Brazil, South Americas' biggest economy, is close to signing agreements with Venezuela to finance the petrochemical sector and with Peru, Trade and Industry Minister Luiz Fernando Furlan told business executives in Germany, according to a statement provided by his office. This month, the government said it will create a $1 billion fund to finance bilateral trade with Argentina through BNDES, the development bank, and finance $600 million in roads and other projects in Bolivia.

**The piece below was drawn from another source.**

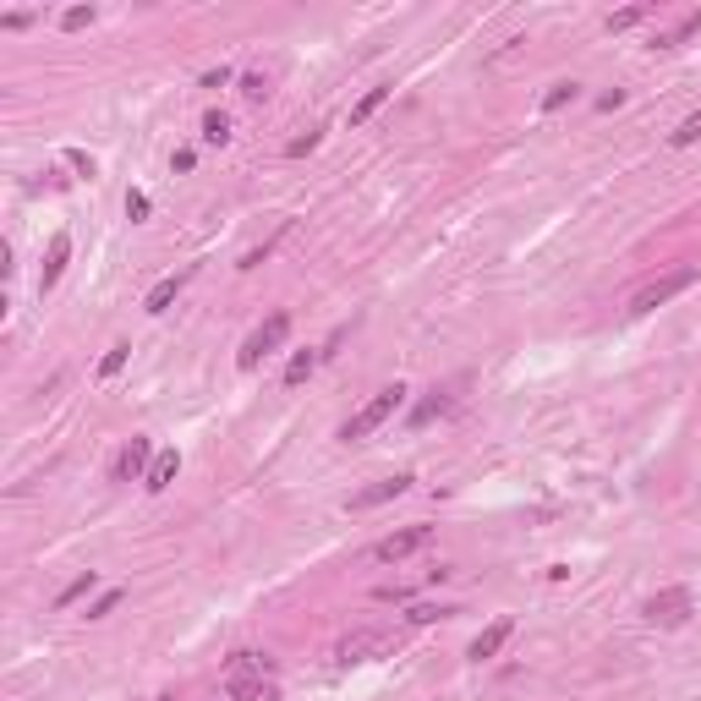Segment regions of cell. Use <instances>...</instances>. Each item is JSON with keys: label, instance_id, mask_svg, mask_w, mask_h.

The plan, which will use Brazilian taxpayers' money to spur their neighbors' economies, underscores the importance President Luiz Inacio Lula da Silva places on increasing Brazil's regional influence to better negotiate trade accords with the U.S. and Europe, analysts said. Even as Lula crafts tax and budget policies to win the confidence of international investors, the former trade union organizer hasn't abandoned his often-stated goal of making Latin America more independent.
If Brazil really wants to exercise a role of leadership in the region, it will have to pay a price,'' said Luciano Dias, a political scientist at Brasilia-based Goes & Consultores. Their line of thought is `if I make my neighbor grow, get richer, he will buy more in my country, he will be a better market for my goods and if he is poor I have to help him grow.' This is the same logic for the Marshall plan.''
Brazil, whose $500 billion economy is bigger than all other countries in South America combined, has had similar projects in the past, with plans to fund road and bridge construction with Argentina. Some proposals by former President Fernando Henrique Cardoso never got off the ground, Dias said.